━━ Selected passage

# RRIF Withdrawal question



## baker3232$ (Mar 13, 2018)

First post, have a question. I have an rrsp and a lira account that will in a few years be changed to a rrif to begin withdrawals. For example, if I hold 5 mutual funds in my rrif, and I make the minimum withdrawals required, do I decide which fund or funds are sold off for the withdrawals to come from or is an equal amount taken from each fund, converted to cash, and sent to me. Thanks for any answers I get. Btw, been reading the forum for ages and appreciate all the knowledge here.


----------



## pwm (Jan 19, 2012)

It depends on what arrangements you make with your FI. They can take care of it for you, or you can be in complete control if you wish. In early January each year, I sell various amounts of each of my funds to keep the asset allocation on track. When the cash is there, I call and transfer the total cash balance to my non-registered account and stipulate that it is my annual withdrawal for that year.


----------



## OptsyEagle (Nov 29, 2009)

You decide. If you haven't told anyone where to take the money from they will create a negative cash balance inside the RRIF ... and they will not like that.


----------



## like_to_retire (Oct 9, 2016)

baker3232$ said:


> First post, have a question. I have an rrsp and a lira account that will in a few years be changed to a rrif to begin withdrawals. For example, if I hold 5 mutual funds in my rrif, and I make the minimum withdrawals required, do I decide which fund or funds are sold off for the withdrawals to come from or is an equal amount taken from each fund, converted to cash, and sent to me. Thanks for any answers I get. Btw, been reading the forum for ages and appreciate all the knowledge here.

━━━━

#### Exercise set
1) From the RRIF withdrawal thread, return the stretch from "## pwm (Jan" through "(Nov 29, 2009)".
2) Write the next part of the RRIF withdrawal thread, picking up right after its final sentence.

━━ Listed entries

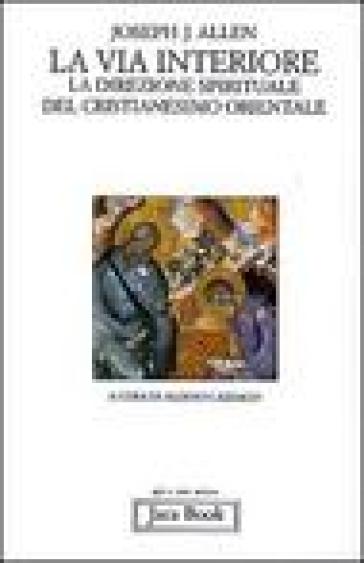 La via interiore. La direzione spirituale del cristianesimo orientale - Joseph J. Allen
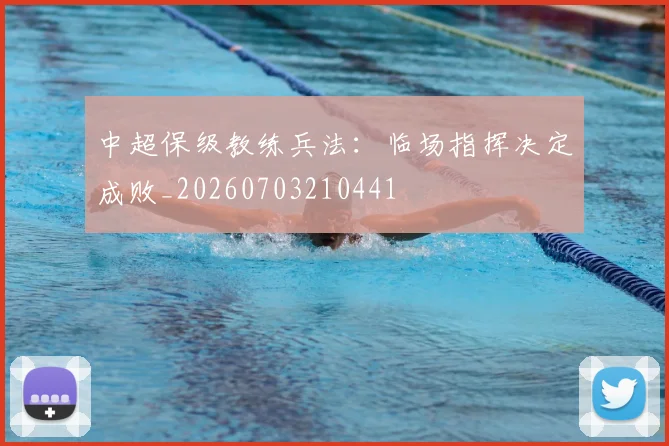 中超保级教练兵法：临场指挥决定成败_20260703210441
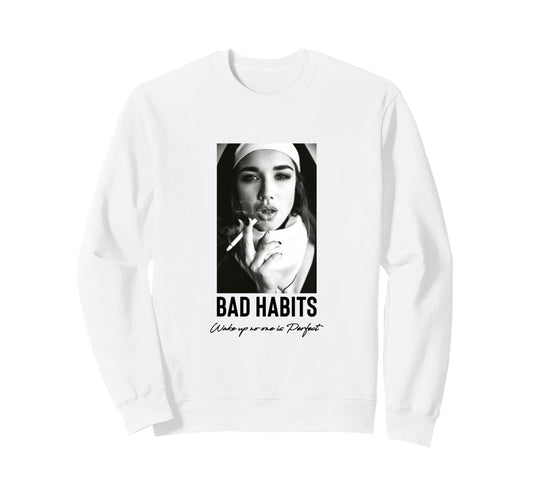 Bad Habits Nun Aesthetic Edgy Streetwear Sweatshirt - Unique Graphic Unisex - T-Shirt, Sweatshirt, Hoodie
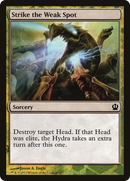 Strike the Weak Spot (HERO-012) [Face the Hydra]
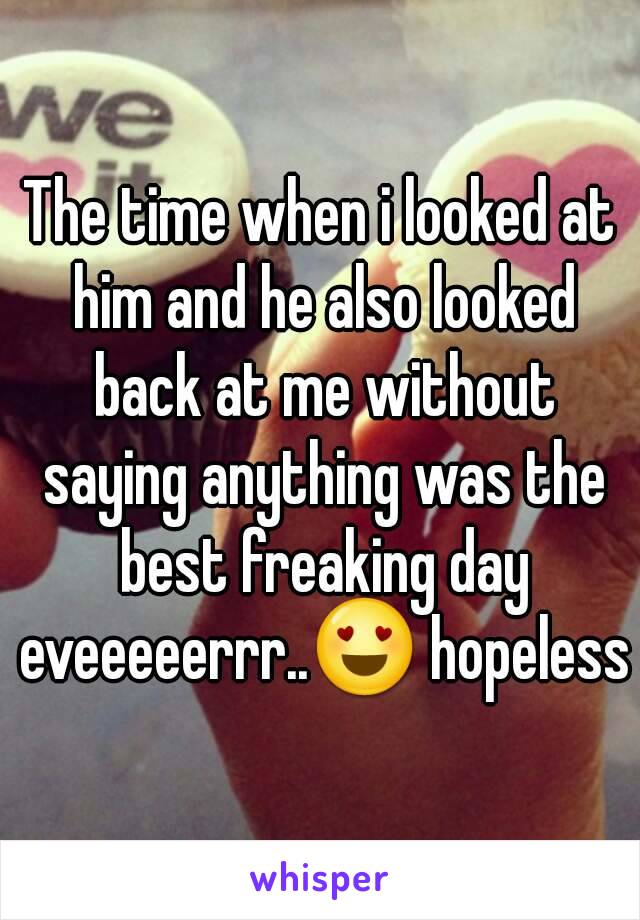 The time when i looked at him and he also looked back at me without saying anything was the best freaking day eveeeeerrr..😍 hopeless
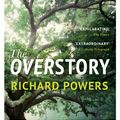 Cover Art for 9781784708245, The Overstory by Richard Powers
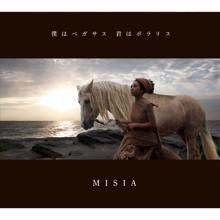 MISIA: Bokuwa Pegasus Kimiha Polaris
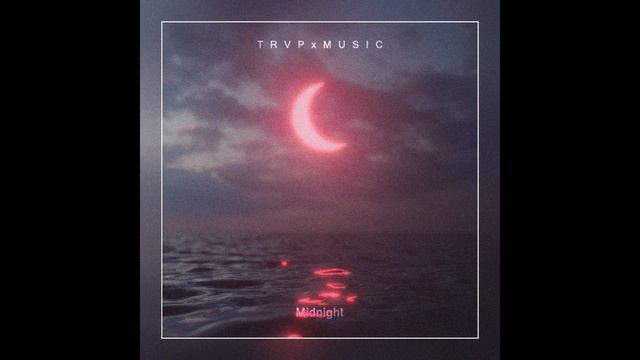 T R V P x M U S I C - Midnight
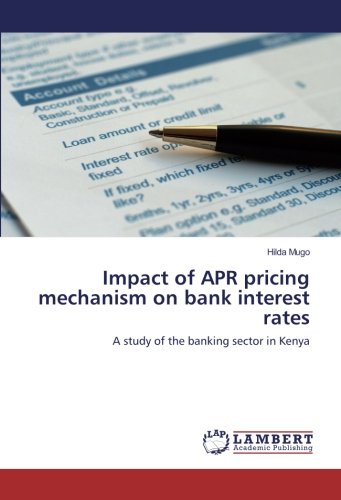 Impact of APR pricing mechanism on bank interest rates: A study of the banking sector in Kenya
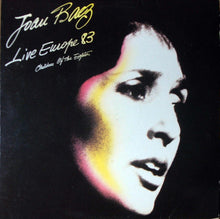 Laden Sie das Bild in den Galerie-Viewer, Joan Baez : Live Europe 83 - Children Of The Eighties (LP, Album)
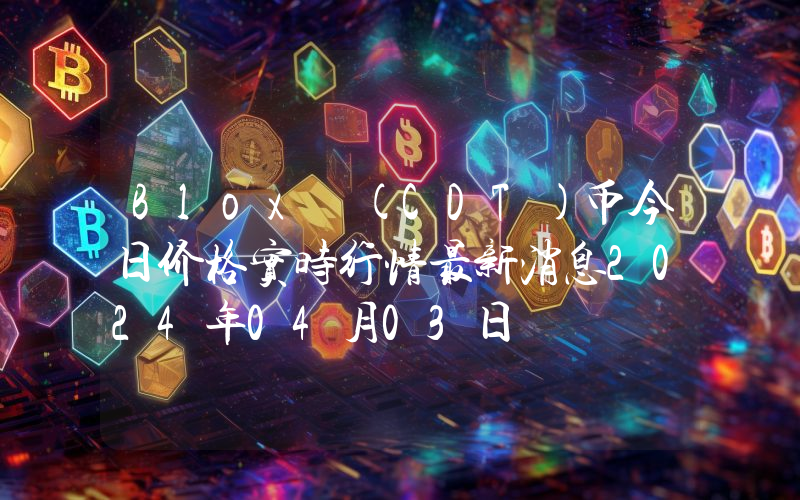Blox (CDT)币今日价格实时行情最新消息2024年04月03日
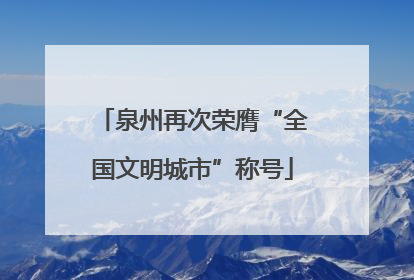 泉州再次荣膺“全国文明城市”称号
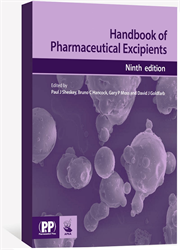 The Handbook of Pharmaceutical Excipients, 9e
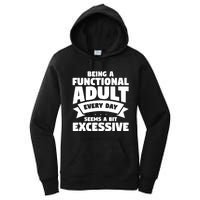 Being A Functional Adult Every Day Seems A Bit Excessive Sarcasm Quotes Women's Pullover Hoodie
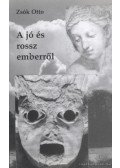 Zsók Otto - A jó és rossz emberről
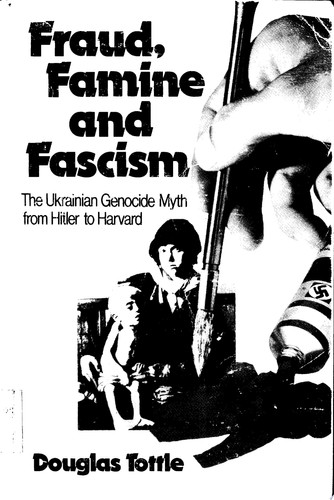 Fraud, Famine and Fascism The Ukrainian Genocide Myth from Hitler to Harvard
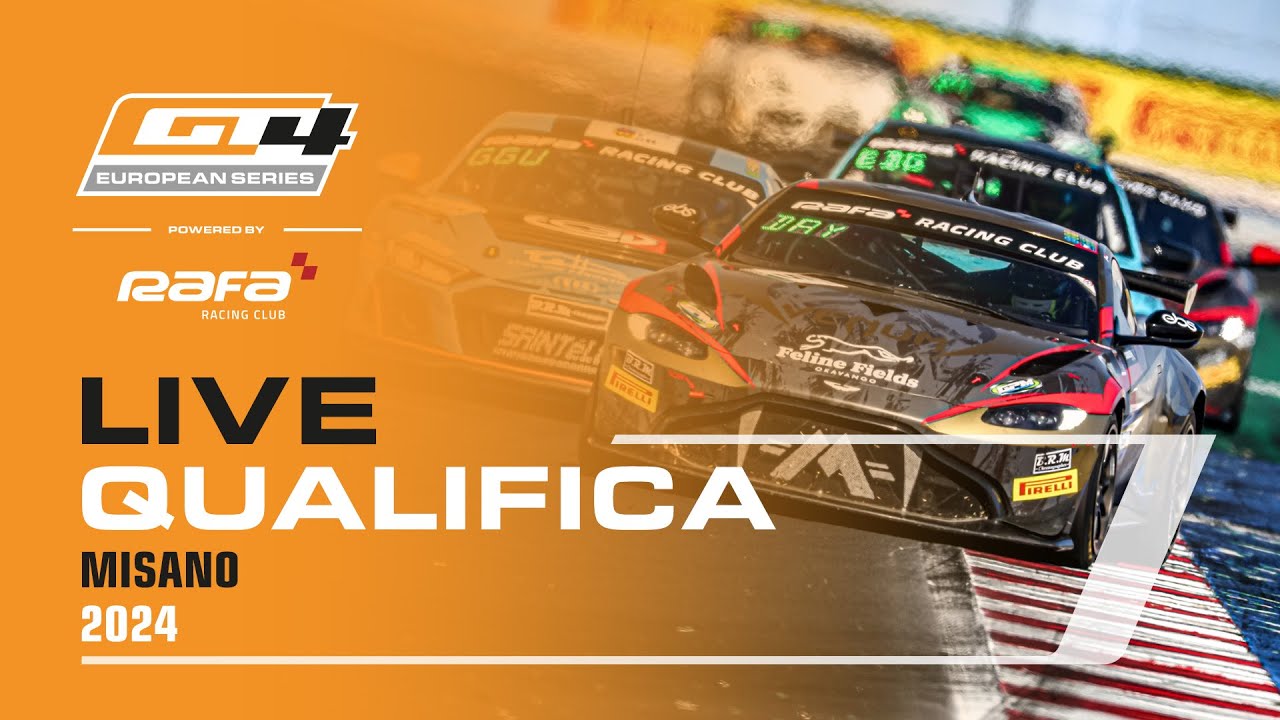 LIVE I Qualifica I Misano I GT4 European Series Powered by RAFA Racing Club 2024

━━━━

#### Responses to the exercise
1)
## pwm (Jan 19, 2012)

It depends on what arrangements you make with your FI. They can take care of it for you, or you can be in complete control if you wish. In early January each year, I sell various amounts of each of my funds to keep the asset allocation on track. When the cash is there, I call and transfer the total cash balance to my non-registered account and stipulate that it is my annual withdrawal for that year.


----------



## OptsyEagle (Nov 29, 2009)

2)
It's fairly easy to arrange for the withdrawal(s) to occur at a specific date(s) in cash. You can then decide for yourself what to sell to be sure the cash is available in the account.

ltr


----------



## twa2w (Mar 5, 2016)

As noted by other posters you can convert enough of your holdings to cash prior to your payment date so that there is sufficient cash to fund your payment.

If you do not, it will depend on the provider of your RIF. 
Some have a standard formula, ie take from least risky fund first. Others may create an overdraft( negative cash balance) in your RIF.
You would have to check with your provider to ascertain their policy.


----------



## canew90 (Jul 13, 2016)

We send our broker a letter in Dec telling them what we would like done in Jan. We may ask them to sell and transfer the cash to our bank, transfer shares In Kind to our TFSA and also to our Non-Reg account. You have till the end of the next year to withdraw the min required, so it's really what you'd like or need.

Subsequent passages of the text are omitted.